Resensi Buku Ngarto Februana
Resensi Buku
Pengarang : Ngarto Februana
Judul : Menolak Panggilan Pulang
Tahun terbit : 2000
Isi : (xviii + 207 halaman
Penerbit : Media Pressindo,
Cetakan : pertama, Juli 2000
Keunggulan :
1. memberi nilai lebih Positif terhadap suatu kebudayaan.
2. Tampak Jelas Penguasaan tentang rimba yang di tulis oleh penulis
3. Menampilkan konlik-konflik yang sangat dramatis
Kekurangan :
1. Pemakaian bahasa yang tidak dapat di mengerti
2. Proses budaya dalam diri yang agak tidak di bahas oleh penulis
Sinopsis :
Novel
ini bercerita tentang kisah manusia di Loksado, suatu wilayah yang
dihuni oleh suku Dayak Meratus (ini meminjam istilah Anna Tsing). Letak
arkaisnya masyarakat yang menghuni digambarkan dengan daerah pedalaman
yang kurang bersentuhan dengan budaya luar, penduduknya masih memeluk
autocthonous religion, kepercayaan setempat, yang manifestasinya adalah
penghormatan kepada roh-roh.
NOVEL
dibuka dengan pemaparan mengenai sakitnya Utay, calon pengganti kepala
suku, dan tatkala berhasil disembuhkan oleh penghulu toh penghulu tetap
berduka. "Malapetaka akan datang, As," seru sang penghulu kepada Asui,
salah seorang penghuni balai (hal 10).
Lalu
datanglah masa ketika Utay menerobos halangan kultural karena dialah
satu-satunya anak suku bukit-begitu orang luar menyebut mereka- yang
bersekolah sampai SMA (sekolah menengah atas). Dan dialah satu-satunya
anak suku bukit yang bersekolah hingga setinggi itu; di kota lagi.
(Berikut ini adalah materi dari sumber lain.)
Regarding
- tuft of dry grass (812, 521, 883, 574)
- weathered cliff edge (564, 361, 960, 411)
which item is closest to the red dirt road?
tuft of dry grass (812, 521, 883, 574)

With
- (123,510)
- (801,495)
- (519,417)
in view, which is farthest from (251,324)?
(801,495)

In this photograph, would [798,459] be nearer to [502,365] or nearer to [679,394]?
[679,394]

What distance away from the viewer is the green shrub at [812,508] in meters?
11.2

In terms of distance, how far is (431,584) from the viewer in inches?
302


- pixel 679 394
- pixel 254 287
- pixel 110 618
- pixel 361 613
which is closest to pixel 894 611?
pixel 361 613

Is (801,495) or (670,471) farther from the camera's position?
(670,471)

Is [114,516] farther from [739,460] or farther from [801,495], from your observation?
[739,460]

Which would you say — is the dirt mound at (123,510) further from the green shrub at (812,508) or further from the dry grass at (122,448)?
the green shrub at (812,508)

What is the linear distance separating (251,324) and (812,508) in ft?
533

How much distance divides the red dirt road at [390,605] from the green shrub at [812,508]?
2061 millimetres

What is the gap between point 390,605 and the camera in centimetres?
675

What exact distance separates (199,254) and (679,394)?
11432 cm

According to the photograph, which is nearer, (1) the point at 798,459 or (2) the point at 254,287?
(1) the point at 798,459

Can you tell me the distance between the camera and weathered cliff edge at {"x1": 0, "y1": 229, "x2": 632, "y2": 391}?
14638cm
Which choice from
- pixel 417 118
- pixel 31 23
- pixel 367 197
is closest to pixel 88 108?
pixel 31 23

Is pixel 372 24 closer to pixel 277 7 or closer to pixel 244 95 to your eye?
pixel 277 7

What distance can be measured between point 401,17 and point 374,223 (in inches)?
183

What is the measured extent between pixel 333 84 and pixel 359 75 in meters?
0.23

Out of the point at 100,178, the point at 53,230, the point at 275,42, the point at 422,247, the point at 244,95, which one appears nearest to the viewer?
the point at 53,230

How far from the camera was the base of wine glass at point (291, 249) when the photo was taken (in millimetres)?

Bagaimana sang ayah tidak bangga melihat calon penggantinya pintar di
atas rata-rata, ditambah lagi pandangan masyarakatnya yang melihatnya
bagai seorang titisan dewa (hal 65).
Namun,
di sinilah justru masalahnya timbul. Utay mengalami cultural shock,
guncangan budaya. Ia yang semula hidup di balai yang tidak mengenal
pemisahan ruangan bagi keluarga-keluarga, kini menempati privacy-nya
dengan kamar yang dihuninya sendiri.
Budaya
luar yang diperoleh di kota membekali Utay untuk menafsirkan
pandangannya maupun mengekspresikan naluri alamiah kemudaannya yang
semakin menggelora, lepas dari kungkungan hukum adat dan moral religius
tempat dari mana ia berasal. Ia mulai diganggu oleh dorongan dari dalam,
berdekatan, berciuman, meremas-remas buah dada.
Demikian
pula sewaktu ia diajari ayahnya mantra-mantra penolak bala sebagai
persiapan menjadi kepala suku, Utay sering berkata, "Emm, maaf, ulun
(saya) lupa," kalimat yang menandakan rasa tidak respek.
Pamali
dan tabu pun dilanggarnya. Ia bawa budaya kota dengan memperlakukan
Aruni (protagonis kedua), bunga desa dan dewi cahaya bagi masyarakatnya,
calon pendampingnya kelak saat menduduki kepala suku, ke dalam
asyik-masyuknya gairah dan hasrat seksual, dari berciuman hingga
lanjutannya, di sela-sela pepohonan, di antara gemericiknya Sungai
Amandit, wilayah bersemayamnya para dewa yang siap menjatuhkan kutukan.
Selanjutnya
melalui sosok Utay dan Aruni, Ngarto melanjutkan jalinan dan
perbenturan antara budaya luar dan budaya suku bukit tersebut. Di satu
pihak Utay merepresentasikan budaya kota, dan akhirnya menjadi pegawai
perusahaan perkayuan, dus wakil bagi kepentingan perusahaan HTI (hutan
tanaman industri) yang siap merambah dan memperluas industri perkayuan
modernnya dengan alat-alat canggih. Kalaupun ada keinginan memajukan
kaumnya, ia selalu memakai bahasa-bahasa yang sarkastis, seperti
"primitif", "terbelakang", "tidak bisa diajak maju," serta istilah yang
tidak dimengerti mereka.
"Ini
menguntungkan kita, Ayah" (hal 131), katanya ketika ia memperkenalkan
kayu sengon sebagai upaya mengganti ladang berpindah yang telah ratusan
tahun menjadi ciri kehidupan ekonomi, ekologi yang dibalut oleh
kosmogoni dan mitologi suku Dayak. Lain halnya Aruni, ia
merepresentasikan seorang pendidik yang sabar untuk mentransformasikan
adat-istiadat setempat.
Simaklah
kata-kata Aruni yang cerdas-bernas-patriotik, "Saya putri penghulu.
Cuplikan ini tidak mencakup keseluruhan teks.